Radar has been used in vehicles and is beginning to gain research interest and attention as a sensor useful for autonomous vehicles. The continuous push for higher levels of autonomy and higher levels of safety guarantees requires improved perception. Unlike cameras which are sensitive to changes in illumination and LiDAR sensors which are sensitive to adverse weather conditions like fog, rain and snow, radar sensors are known to be robust against these environmental changes and are also known to have much higher ranges (i.e., ˜200 meters). However, radar systems currently are not as popular as sensors used for autonomous vehicles, such as RGB cameras and LiDAR sensors.

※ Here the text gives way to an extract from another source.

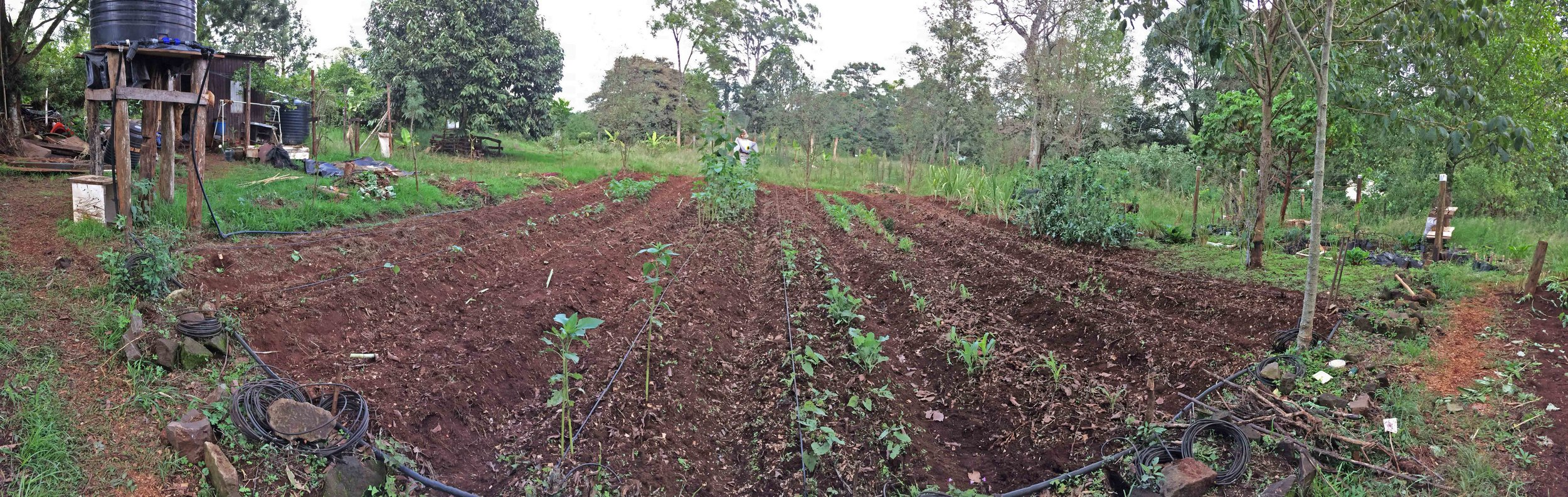 Tigoni Farm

One reason for this lack of popularity is the noisy data output and sparse data output (i.e., low-resolution) when converted into point clouds. Another reason for radar system lack of popularity is the computational and algorithmic cost involved in the signal processing algorithms for extracting point clouds from the noisy raw radar measurements.
Super-resolution techniques aim to increase the resolution of a given input that has a coarse resolution for assorted reasons, some of which include being compressed for the purposes of low-bandwidth transmission or obtained from a low-cost sensor that will sense at a lower resolution than the desired due to sensor design trade-offs (e.g., temporal resolution vs. spatial resolution) or other system design, cost, or efficiency considerations. Super-resolution has been explored for RGB images and some deep-learning-based algorithms have been proposed for this task.
Recently, diffusion-based generative models were introduced as a potential solution for RGB image super-resolution that can generate high-resolution and photorealistic images from low-resolution images. These models represent improvement over prior works on generative modeling and on more traditional super-resolution approaches (e.g., optimization, compressive sensing, signal processing, etc.), in that, their training is stable, they do not suffer from mode collapse, and they can generate high-resolution and high-quality synthetic data. The prior art has only been developed and tested on synthetic shape point clouds (such as from the ShapeNet dataset), RGB images obtained from cameras, and LiDAR point clouds.
The combination of diffusion-based generative modeling and super-resolution is an attractive approach to help address the problem of sparsity in radar point cloud data with the goal of increasing the resolution of the point cloud obtained from low-cost radar sensors. A high-resolution radar point cloud could serve as a source of information that is at least on-par with camera and LiDAR sensors for downstream detection and path-planning algorithms.
To date, there has been some work done on inpainting, generating LiDAR point clouds, and super-resolution for images. However, there has been little or no work on applying diffusion-based generative models to radar point clouds for generative modeling applications.
Disclosed embodiments use diffusion-based generative models for radar point cloud super-resolution. Known diffusion modeling algorithms may be slow due to an iterative generation process and, therefore, may not be suitable for real-time applications. Disclosed embodiments may speed up the generation process by distillation of diffusion models allowing as little as a single step for generation. Disclosed embodiments may provide an option to trade-off data quality for more computational cost by using more than one step for generation.
Some disclosed embodiments include methods comprising: sampling a radar point cloud dataset to generate a mini-batch of samples from the dataset, wherein the radar point cloud dataset corresponds to a first resolution; computing noisy data samples for each sample in the mini-batch of samples; computing a conditioning input for each of the samples in the mini-batch, wherein the conditioning input is derived from low-resolution radar point cloud samples corresponding to each sample in the mini-batch with the low-resolution samples corresponding to a second resolution which is lower than the first resolution; and training the diffusion model on the mini-batch of samples and the conditioning input.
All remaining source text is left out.